Секретный паломник
Шрифт:
– Нет, – ответил я и как сумел дать понять, что мне уже надоел этот вопрос.
– У Хаггарти вошло в привычку раз в месяц отправляться в Восточный Берлин и получать от Зайдля подробную информацию. В машине, на явочной квартире, на скамейке в парке – где угодно, как у нас заведено. После возведения Стены пришлось на время прекратить свидания и потом с крайней осторожностью возобновить их. Трюк заключался в том, чтобы пересечь границу на машине с маркировкой альянса четырех держав-победительниц – к примеру, на обычном армейском джипе, – потом совершить подмену водителя, выскочив в условленном месте и пересев в другой автомобиль. Может показаться, что операция была достаточно рискованной, но на практике она осуществлялась вполне успешно. Если Хаггарти уезжал в отпуск или хворал, встречи отменялись. И вот пару месяцев назад в нашем головном офисе в Лондоне решили, что Хаггарти пора представить Зайдля своему преемнику. Хаггарти уже перешел черту
– Знаю.
– Выходит, Бен все же рассказывал вам о своих сложностях?

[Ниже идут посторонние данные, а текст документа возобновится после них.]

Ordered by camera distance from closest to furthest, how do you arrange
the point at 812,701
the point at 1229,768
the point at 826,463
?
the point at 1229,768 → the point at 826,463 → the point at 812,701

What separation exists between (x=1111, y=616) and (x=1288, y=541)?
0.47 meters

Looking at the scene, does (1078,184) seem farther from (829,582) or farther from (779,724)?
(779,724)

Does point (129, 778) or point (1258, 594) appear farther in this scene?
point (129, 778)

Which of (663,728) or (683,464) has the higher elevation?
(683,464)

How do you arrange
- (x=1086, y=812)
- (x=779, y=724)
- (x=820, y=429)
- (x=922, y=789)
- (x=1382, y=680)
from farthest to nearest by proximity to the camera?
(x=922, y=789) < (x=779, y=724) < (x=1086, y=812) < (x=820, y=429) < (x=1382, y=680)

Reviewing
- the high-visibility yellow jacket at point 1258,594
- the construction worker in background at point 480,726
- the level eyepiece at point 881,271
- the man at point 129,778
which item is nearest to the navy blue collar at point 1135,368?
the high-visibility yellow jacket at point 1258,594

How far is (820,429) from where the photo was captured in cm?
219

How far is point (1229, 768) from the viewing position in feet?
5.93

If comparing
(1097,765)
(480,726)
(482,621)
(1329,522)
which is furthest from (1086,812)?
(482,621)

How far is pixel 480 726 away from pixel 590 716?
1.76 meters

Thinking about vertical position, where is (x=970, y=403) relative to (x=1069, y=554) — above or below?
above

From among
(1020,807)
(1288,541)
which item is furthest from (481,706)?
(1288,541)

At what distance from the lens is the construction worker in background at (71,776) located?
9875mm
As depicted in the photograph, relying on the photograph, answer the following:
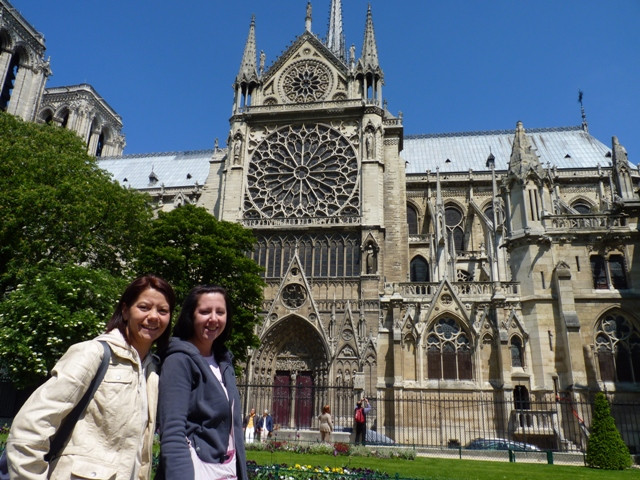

Я и на этот раз не клюнул на заброшенный им крючок, преисполнившись решимости не попадаться ни на какие уловки.
– Мы проходили все это на учебных занятиях. Досконально, – ответил я.
– Верно, должны были проходить. Проблема же в том, что теория никогда полностью не соответствует реальности, вы согласны? Кто помимо вас был его лучшим другом?
– Сразу и не соображу. – Меня застал врасплох внезапно заданный новый вопрос. – Вероятно, Джереми.
– Какой Джереми?
– Галт. Он учился в нашей группе.
– А среди девушек?
– Но я же говорил. Он никого из них не выделял особо.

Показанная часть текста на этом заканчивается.